◆ **Task instructions**: Please rewrite the records starting at the line containing "In this scene, would" and ending at the end of the records, substituting "green awning" for "blue awning" and changing nothing else. Omit the pictures from your answer.

** START Given data **

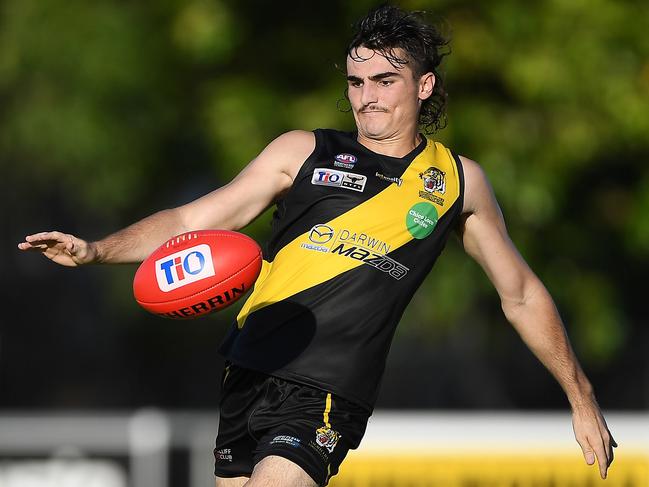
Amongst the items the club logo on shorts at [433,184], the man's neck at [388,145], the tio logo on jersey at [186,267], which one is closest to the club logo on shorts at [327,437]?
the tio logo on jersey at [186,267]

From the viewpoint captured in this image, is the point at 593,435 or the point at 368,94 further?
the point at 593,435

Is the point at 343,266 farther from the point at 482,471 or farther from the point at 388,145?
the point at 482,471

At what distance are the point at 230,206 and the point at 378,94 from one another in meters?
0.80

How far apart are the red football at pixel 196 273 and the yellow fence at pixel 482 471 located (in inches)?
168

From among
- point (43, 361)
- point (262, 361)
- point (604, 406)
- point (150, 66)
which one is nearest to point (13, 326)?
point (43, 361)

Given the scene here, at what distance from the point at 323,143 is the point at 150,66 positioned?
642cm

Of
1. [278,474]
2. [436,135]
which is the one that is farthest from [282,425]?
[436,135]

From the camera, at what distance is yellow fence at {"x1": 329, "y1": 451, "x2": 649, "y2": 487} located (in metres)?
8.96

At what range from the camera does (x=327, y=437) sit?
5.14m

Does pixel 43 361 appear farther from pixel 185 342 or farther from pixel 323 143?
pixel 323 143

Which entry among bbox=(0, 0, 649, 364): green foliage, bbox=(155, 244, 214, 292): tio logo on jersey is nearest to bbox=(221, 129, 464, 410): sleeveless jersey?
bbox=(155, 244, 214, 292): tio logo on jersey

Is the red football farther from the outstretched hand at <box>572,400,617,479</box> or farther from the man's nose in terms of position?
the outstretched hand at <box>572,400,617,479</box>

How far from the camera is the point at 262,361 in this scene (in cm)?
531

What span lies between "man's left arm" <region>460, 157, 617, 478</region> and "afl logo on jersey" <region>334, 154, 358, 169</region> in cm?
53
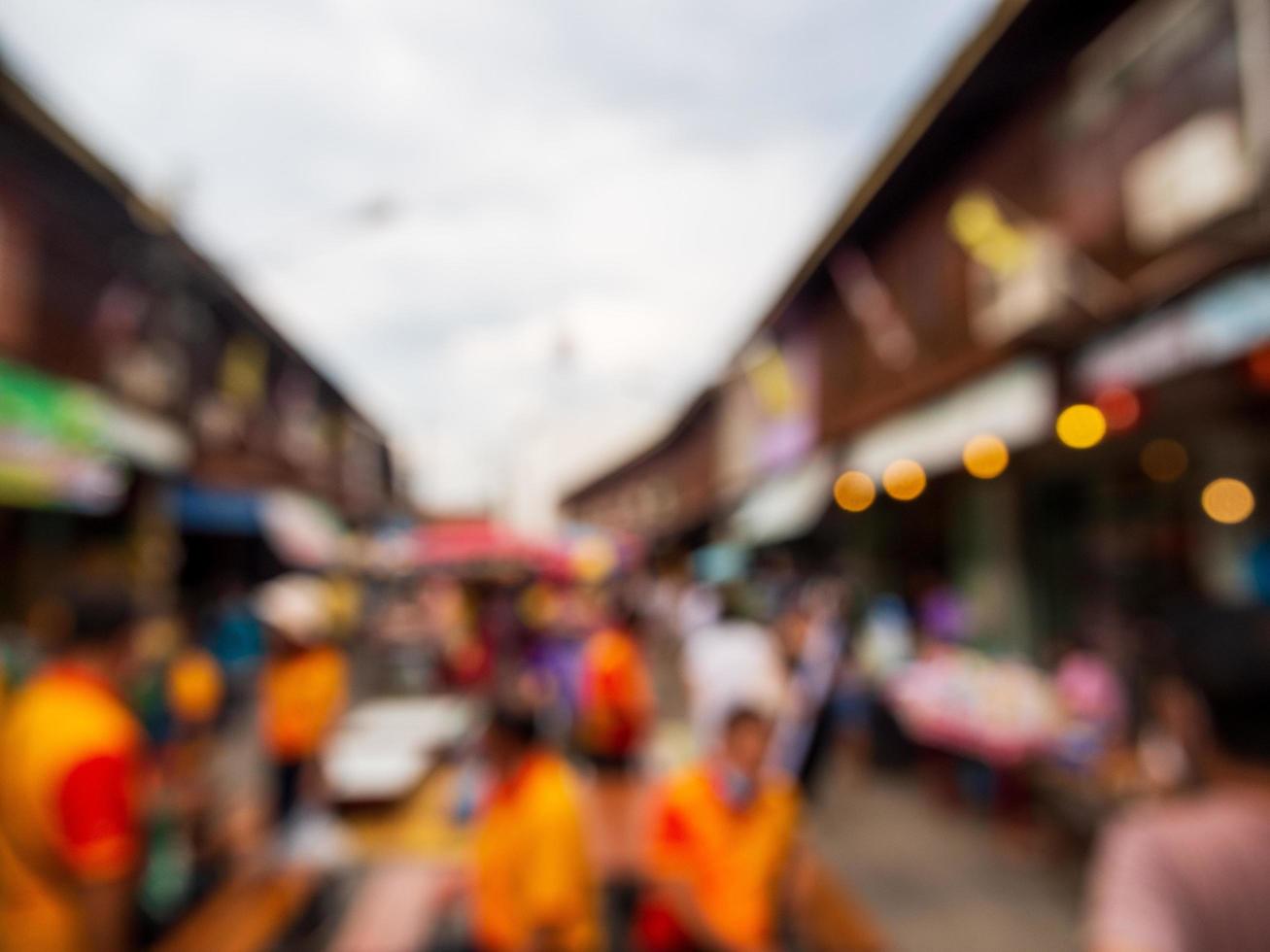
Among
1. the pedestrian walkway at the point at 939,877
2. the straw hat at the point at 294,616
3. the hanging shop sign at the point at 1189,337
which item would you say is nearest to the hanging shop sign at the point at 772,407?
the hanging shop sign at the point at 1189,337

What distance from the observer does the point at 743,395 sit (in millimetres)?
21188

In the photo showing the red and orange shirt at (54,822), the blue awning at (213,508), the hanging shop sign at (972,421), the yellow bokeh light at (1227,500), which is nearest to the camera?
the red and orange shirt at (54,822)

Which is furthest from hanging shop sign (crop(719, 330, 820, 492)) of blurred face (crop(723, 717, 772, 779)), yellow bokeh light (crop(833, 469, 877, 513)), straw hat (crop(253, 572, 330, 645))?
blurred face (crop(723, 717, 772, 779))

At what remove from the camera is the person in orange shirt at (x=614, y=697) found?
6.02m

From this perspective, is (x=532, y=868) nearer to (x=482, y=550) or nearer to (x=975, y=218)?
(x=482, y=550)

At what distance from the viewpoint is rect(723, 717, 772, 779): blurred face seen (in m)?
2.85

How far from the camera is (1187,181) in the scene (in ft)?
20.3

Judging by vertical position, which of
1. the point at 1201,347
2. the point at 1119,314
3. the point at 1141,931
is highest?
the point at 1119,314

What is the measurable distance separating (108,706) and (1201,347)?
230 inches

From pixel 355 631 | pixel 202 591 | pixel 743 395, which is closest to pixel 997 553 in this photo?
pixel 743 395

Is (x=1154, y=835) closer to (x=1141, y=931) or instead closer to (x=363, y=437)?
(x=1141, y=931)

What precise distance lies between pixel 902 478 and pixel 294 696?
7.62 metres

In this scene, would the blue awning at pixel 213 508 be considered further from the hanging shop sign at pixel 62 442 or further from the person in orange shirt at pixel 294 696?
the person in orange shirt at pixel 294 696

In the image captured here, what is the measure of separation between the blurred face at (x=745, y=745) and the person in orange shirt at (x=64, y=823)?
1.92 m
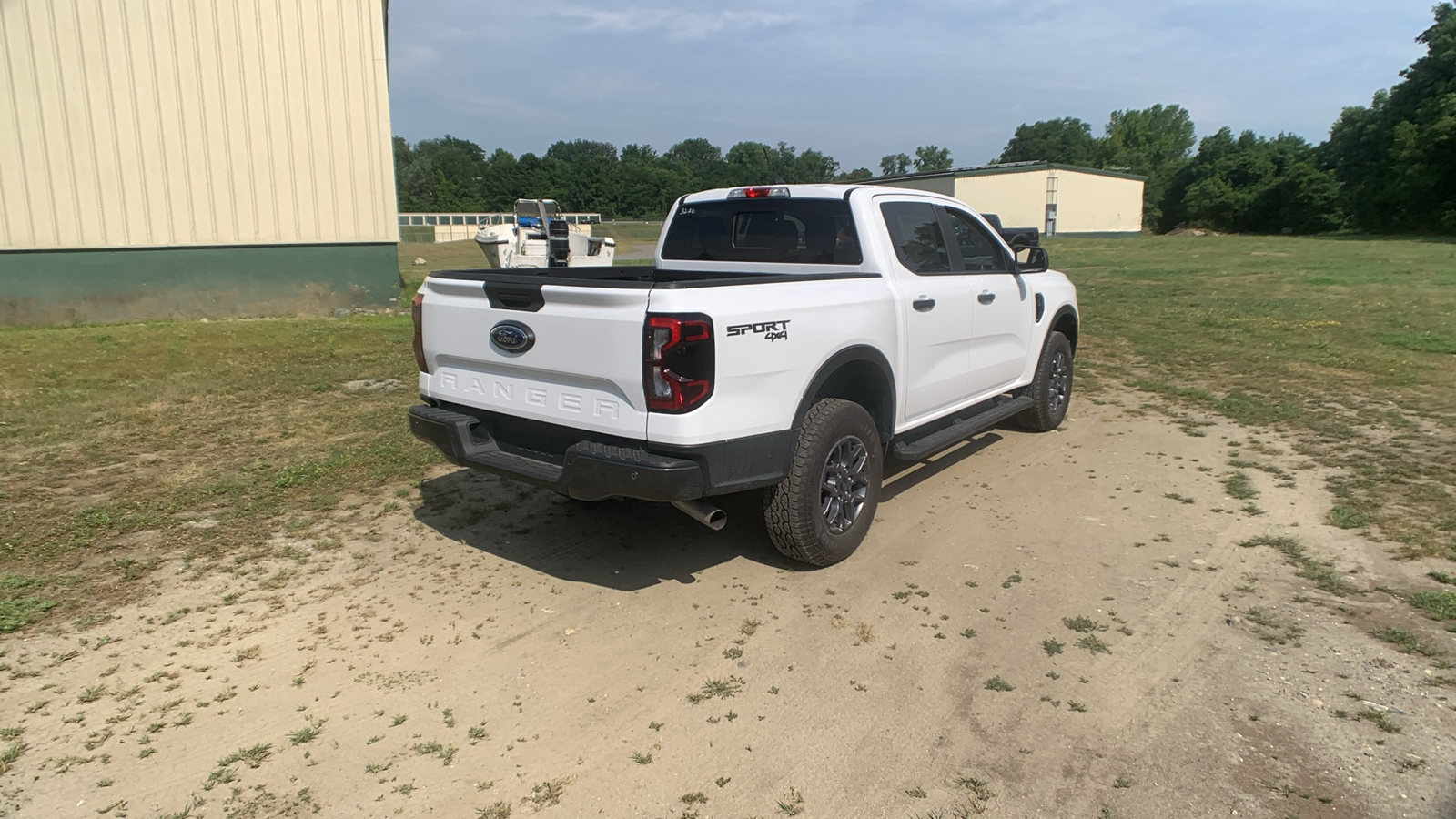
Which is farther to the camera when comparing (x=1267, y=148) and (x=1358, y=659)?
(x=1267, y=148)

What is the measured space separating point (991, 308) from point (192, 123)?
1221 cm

** END Given data **

◆ **Solution to the problem**:
In this scene, would the green awning at pixel 213 508 be considered further from the hanging shop sign at pixel 62 442 or further from the person in orange shirt at pixel 294 696?
the person in orange shirt at pixel 294 696

In the image captured here, what is the measure of separation between the blurred face at (x=745, y=745) and the person in orange shirt at (x=64, y=823)?
1.92 m
Which is farther to the camera when comparing (x=1267, y=148) and (x=1358, y=659)?
(x=1267, y=148)

What is the measured space separating point (991, 308) from point (192, 123)?
1221 cm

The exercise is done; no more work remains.